Introduction to Perpetual Futures Exchange

Product Details

Perpetual Futures allow users to have leveraged long or short exposure on assets without an expiration date. In place of expiration, users pay ongoing fees (as unrealized P/L in the positions) while the positions are open. This comes with many benefits. Having the ability to keep a position open “perpetually” has the advantage of avoiding the cost and inconvenience of having to completely roll over a position when it expires. It also makes it simple to quickly adjust the position on the fly which is great for responsive hedging.
The biggest benefit though is it allows aggregating liquidity into one market, whereas otherwise, the liquidity would be fragmented across products and contracts for various time periods. The aggregated deep liquidity allows for high leverage that is difficult to find on-chain for non-perpetual products such as options.
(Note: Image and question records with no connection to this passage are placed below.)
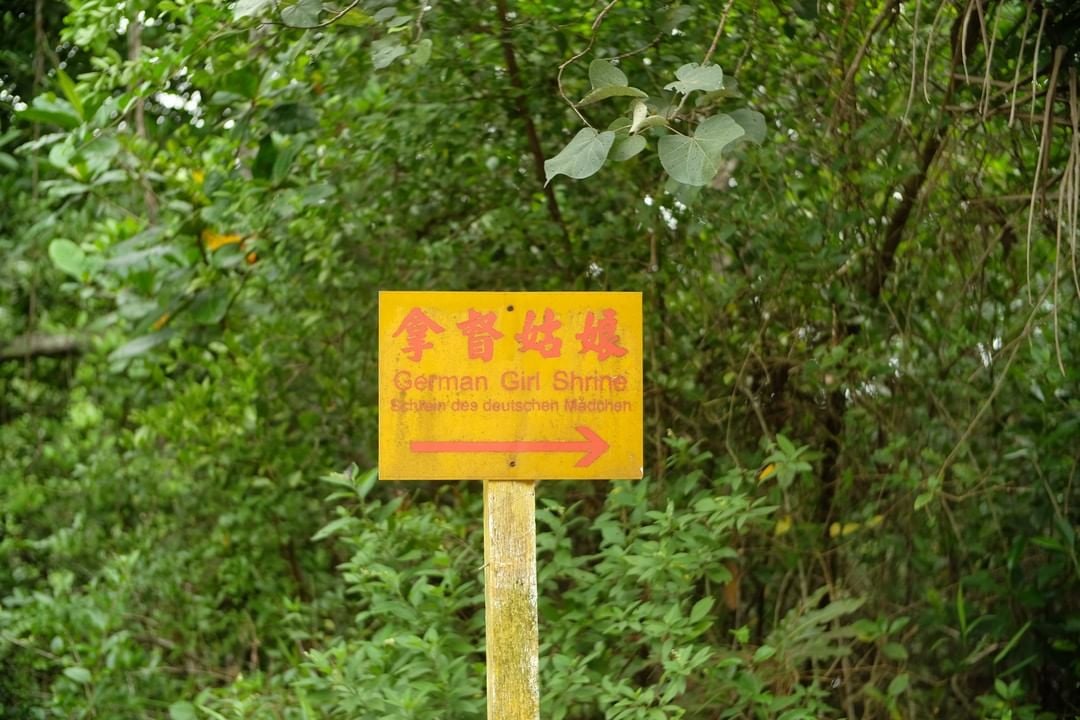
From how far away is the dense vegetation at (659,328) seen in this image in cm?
312

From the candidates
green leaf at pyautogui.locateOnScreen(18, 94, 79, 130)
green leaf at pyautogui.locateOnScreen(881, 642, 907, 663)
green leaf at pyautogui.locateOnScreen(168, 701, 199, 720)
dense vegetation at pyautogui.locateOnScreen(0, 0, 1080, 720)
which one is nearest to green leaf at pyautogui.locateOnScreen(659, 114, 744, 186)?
dense vegetation at pyautogui.locateOnScreen(0, 0, 1080, 720)

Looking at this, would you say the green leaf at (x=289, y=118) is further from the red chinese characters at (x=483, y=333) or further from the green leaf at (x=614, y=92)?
the green leaf at (x=614, y=92)

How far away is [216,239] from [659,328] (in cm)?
142

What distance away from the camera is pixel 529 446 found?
245cm

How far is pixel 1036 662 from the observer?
359cm

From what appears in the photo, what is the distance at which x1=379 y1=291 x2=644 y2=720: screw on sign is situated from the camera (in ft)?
8.03

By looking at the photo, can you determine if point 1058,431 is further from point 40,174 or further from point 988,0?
point 40,174

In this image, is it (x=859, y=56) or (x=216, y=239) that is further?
(x=216, y=239)

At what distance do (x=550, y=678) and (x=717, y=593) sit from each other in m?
1.06

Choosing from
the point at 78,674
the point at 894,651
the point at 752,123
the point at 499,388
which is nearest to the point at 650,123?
the point at 752,123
This high leverage is suitable both for trading and hedging large positions.
Our particular implementation of Perpetual Futures Exchange also has other advantages such as offering the ability to open and close positions with no slippage, which further facilitates opening positions that are large, high leverage, and/or short term.
There are two main user groups for the Exchange — Traders and Liquidity Providers. In the below sections, we will discuss the key features and benefits each of them will get from using the product.

Benefits to ALPACA holders

Similar to other products launched under the Alpaca brand, protocol revenue generated will be directed towards xALPACA holders and/or burn. We will share the exact parameters closer to the launch date.